310:512-3-4. Providers screening and follow-up (a) Primary provider screening and follow-up. (1) At each routine well-child visit or at least annually if a child has not had routine well-child visits, primary health care providers should assess each child who is at least six months of age but under six years of age for high dose lead exposure using a risk assessment tool based on currently accepted public health guidelines. Each child at high risk for lead exposure should be tested.
(2) Primary health care providers should provide the parent or guardian of each child under six years of age anticipatory guidance on lead poisoning prevention as part of routine care.
(3) Primary health care providers should screen each child for lead exposure starting at 6 months of age, as part of routine well child care.
(4) Each primary health care provider who screens a child for an elevated blood lead level should explain the blood lead test results and any necessary follow-up.
(5) Primary health care providers should provide or make reasonable efforts to ensure the provision of follow-up testing for each child with an elevated blood lead level ≥10 μg/Dl.
(6) Primary health care providers should confirm blood lead levels ≥10 μg/Dl of blood obtained on a capillary fingerstick specimen from a child using a venous blood sample.
(7) For each child who has a confirmed blood lead level of ≥20 μg/Dl (micrograms per deciliter), the primary health care providers should provide or make reasonable efforts to ensure the provision of medical evaluation, or referral for medical evaluation; medical treatment if necessary; and referral to the appropriate local or state health department for environmental management. Medical evaluation should include at a minimum: a detailed lead exposure assessment, a nutritional assessment, including iron status, and a developmental screening.

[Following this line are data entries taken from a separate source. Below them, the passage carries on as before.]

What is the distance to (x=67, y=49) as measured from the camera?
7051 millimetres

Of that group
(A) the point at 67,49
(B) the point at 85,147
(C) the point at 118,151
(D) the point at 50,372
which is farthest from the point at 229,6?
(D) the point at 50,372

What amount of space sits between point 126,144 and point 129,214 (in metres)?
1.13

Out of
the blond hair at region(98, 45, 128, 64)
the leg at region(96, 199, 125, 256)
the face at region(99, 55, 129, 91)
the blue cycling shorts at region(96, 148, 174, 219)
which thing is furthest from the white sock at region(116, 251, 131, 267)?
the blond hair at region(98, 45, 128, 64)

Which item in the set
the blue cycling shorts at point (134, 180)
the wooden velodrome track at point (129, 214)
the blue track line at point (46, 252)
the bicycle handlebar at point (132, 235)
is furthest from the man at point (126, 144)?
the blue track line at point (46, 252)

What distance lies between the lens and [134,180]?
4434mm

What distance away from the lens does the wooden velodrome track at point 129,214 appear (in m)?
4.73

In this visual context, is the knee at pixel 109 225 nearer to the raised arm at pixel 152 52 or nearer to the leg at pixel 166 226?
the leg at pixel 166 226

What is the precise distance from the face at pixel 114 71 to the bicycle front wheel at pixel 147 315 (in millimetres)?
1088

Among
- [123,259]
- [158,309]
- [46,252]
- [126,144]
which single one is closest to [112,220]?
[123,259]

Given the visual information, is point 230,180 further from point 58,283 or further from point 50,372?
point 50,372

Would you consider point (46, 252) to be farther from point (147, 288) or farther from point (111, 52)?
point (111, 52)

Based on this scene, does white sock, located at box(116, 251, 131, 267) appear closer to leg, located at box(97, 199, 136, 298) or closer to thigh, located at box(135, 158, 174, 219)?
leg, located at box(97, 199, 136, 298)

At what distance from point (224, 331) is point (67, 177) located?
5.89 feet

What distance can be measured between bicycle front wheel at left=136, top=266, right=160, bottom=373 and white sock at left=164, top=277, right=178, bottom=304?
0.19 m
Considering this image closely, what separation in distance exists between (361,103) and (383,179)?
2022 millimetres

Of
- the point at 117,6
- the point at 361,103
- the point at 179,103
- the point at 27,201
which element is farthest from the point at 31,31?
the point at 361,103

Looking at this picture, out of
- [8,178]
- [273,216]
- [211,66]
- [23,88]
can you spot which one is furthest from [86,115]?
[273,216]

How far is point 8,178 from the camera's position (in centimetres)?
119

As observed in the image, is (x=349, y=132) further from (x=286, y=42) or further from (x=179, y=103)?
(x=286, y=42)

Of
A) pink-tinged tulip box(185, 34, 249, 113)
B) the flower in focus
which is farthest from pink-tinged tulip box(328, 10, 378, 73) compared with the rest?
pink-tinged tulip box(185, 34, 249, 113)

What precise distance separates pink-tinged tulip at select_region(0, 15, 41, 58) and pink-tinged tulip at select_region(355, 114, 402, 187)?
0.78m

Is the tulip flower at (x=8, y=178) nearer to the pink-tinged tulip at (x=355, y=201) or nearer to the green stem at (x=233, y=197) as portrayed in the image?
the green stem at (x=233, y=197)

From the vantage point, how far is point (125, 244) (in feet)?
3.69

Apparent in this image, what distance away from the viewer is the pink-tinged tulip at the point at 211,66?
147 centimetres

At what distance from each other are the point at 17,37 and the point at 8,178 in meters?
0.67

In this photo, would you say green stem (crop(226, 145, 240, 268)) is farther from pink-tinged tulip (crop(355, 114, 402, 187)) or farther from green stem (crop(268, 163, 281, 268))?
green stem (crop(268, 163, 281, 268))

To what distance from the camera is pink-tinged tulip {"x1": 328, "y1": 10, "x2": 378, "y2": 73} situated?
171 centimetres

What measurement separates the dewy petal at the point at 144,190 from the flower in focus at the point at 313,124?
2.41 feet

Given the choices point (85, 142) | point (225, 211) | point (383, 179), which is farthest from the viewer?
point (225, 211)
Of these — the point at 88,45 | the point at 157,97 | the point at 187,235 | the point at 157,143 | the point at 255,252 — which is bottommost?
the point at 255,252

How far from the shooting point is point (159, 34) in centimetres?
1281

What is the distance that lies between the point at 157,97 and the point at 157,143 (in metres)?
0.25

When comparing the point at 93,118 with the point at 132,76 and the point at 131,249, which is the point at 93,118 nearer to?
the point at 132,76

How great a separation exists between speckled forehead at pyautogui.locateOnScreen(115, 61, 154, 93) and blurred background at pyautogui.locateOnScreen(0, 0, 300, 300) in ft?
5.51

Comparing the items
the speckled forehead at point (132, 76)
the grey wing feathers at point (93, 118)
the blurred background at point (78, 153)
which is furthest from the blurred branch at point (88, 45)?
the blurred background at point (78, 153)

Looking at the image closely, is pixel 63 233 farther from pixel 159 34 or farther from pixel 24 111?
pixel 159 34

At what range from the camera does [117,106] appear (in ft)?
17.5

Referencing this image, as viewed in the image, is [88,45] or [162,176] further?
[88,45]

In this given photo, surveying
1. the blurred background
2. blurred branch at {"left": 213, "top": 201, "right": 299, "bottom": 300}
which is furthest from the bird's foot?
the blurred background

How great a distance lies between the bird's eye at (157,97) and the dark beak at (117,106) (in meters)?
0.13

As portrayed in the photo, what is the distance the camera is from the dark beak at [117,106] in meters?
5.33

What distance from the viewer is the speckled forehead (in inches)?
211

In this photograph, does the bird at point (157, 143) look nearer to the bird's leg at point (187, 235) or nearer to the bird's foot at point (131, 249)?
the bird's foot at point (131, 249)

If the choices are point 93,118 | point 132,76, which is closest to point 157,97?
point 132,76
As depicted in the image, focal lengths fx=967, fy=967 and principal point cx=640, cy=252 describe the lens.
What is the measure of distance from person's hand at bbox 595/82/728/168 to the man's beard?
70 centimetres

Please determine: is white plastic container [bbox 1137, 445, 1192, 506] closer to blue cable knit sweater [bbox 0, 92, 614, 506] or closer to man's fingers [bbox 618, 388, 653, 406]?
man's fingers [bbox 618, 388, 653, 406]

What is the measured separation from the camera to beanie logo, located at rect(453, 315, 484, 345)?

(b) Non-Primary provider screening and follow-up.
(1) A health care provider who provides services to a child who is at least six months of age but under six years of age and who is not the child's ongoing primary care provider, (such as a hospital inpatient facility, an emergency service if the child's condition permits, or another facility or practitioner which provides services to the child on a one-time or walk-in basis), should inquire if the child has been appropriately screened for lead exposure.
(2) If the child, under 72 months of age, has not received such appropriate lead assessment and screening, the health care provider should screen the child for a blood lead level.
(3) If screening is performed, the blood lead test result should be sent to the child's primary care provider or, if not available, to the local health department for appropriate follow-up.